States slow to include 9/11 curriculum as part of education standards

Mike Moen, Greater Dakota News ServiceSeptember 10, 2021News
Without guidance from states, education researchers say, incorporating 9/11 lesson plans can be a difficult balancing act for teachers.

Researchers have noted 9/11 teachings are sometimes oversimplified and only come up around the anniversary. Photo Dakota News Service

PIERRE, S.D. — South Dakota is in the process of updating social studies standards for public schools.

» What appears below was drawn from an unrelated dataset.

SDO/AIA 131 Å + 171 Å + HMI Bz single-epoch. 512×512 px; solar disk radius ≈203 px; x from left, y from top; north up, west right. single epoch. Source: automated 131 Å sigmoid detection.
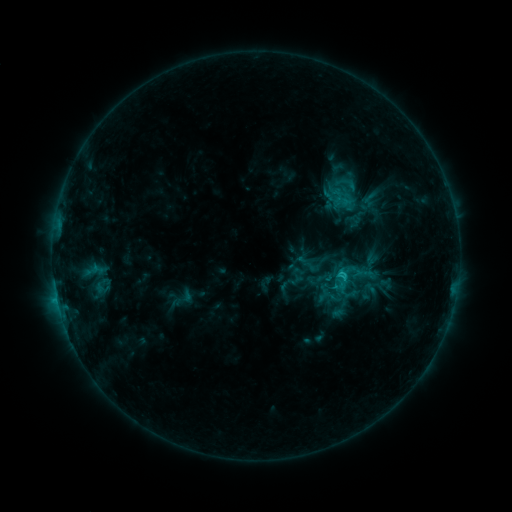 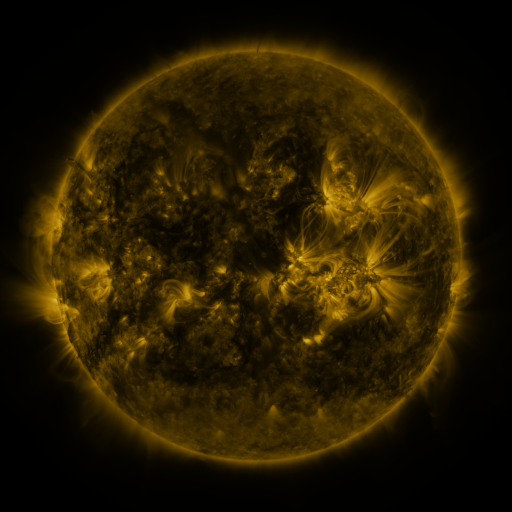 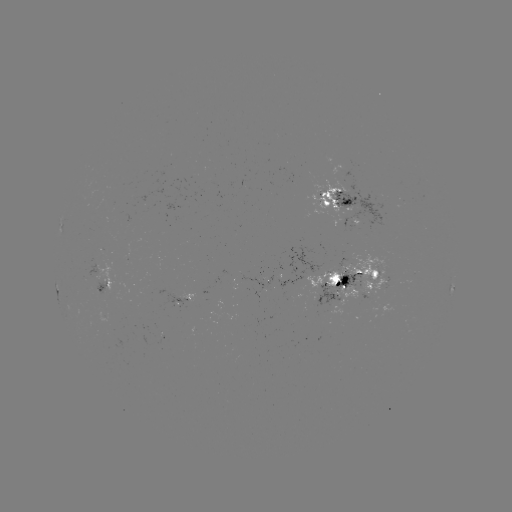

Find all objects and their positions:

It comes amid national conversation about 9/11 curriculum ahead of the 20th anniversary of the attacks.

South Dakota’s plan isn’t getting a lot of attention concerning the events of 9/11. Education researchers say incorporating more lesson plans about the attacks has been slow in most states.

Cheryl Lynn Duckworth, professor of conflict resolution at Nova Southeastern University in Florida, said there are some barriers, including teachers needing to stick with what is required, to keep test scores up.

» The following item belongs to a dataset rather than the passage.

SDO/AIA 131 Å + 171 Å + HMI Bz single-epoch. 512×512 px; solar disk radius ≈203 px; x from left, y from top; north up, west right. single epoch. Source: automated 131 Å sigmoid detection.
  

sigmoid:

“The whole life of the school is testing and student scores,” Duckworth explained. “So, if a subject like 9/11 is not embedded in the curriculum — and more often than not it isn’t — it can be very, very difficult to carve out any time.”

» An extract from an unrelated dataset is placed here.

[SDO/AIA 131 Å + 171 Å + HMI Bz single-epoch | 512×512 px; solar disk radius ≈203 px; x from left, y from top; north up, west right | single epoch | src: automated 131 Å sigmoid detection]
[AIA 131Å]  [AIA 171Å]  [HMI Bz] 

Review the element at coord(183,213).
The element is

Only 14 states have the subject as part of their required materials.

The proposed update from the South Dakota Department of Education does mention 9/11 among events for high-school students to learn about. The draft plan said officials want higher grade levels to be more exposed to the more recent decades of U.S. history.

Duckworth said even though it has been 20 years since the attacks on New York and Washington, it still can be emotional for teachers who lived through the experience. For those who do find time to approach the subject, they’re navigating a complex and sometimes controversial topic.

“It can be very difficult to do any kind of justice to teaching about 9/11 without talking about some political events, right?” Duckworth acknowledged. “Our response to 9/11, Islamophobia.”

Other researchers have noted 9/11 teachings are sometimes oversimplified and only come up around the anniversary.

Duckworth emphasized despite the obstacles, it is important for middle and high-school students to dive deeper into the topic.

“They need to be able to develop those democratic skills of critical thinking and debate,” Duckworth contended.

She added the events surrounding 9/11 can help shape those skills. Public comment on South Dakota’s proposed standards will begin on Sep. 20 with a hearing in Aberdeen.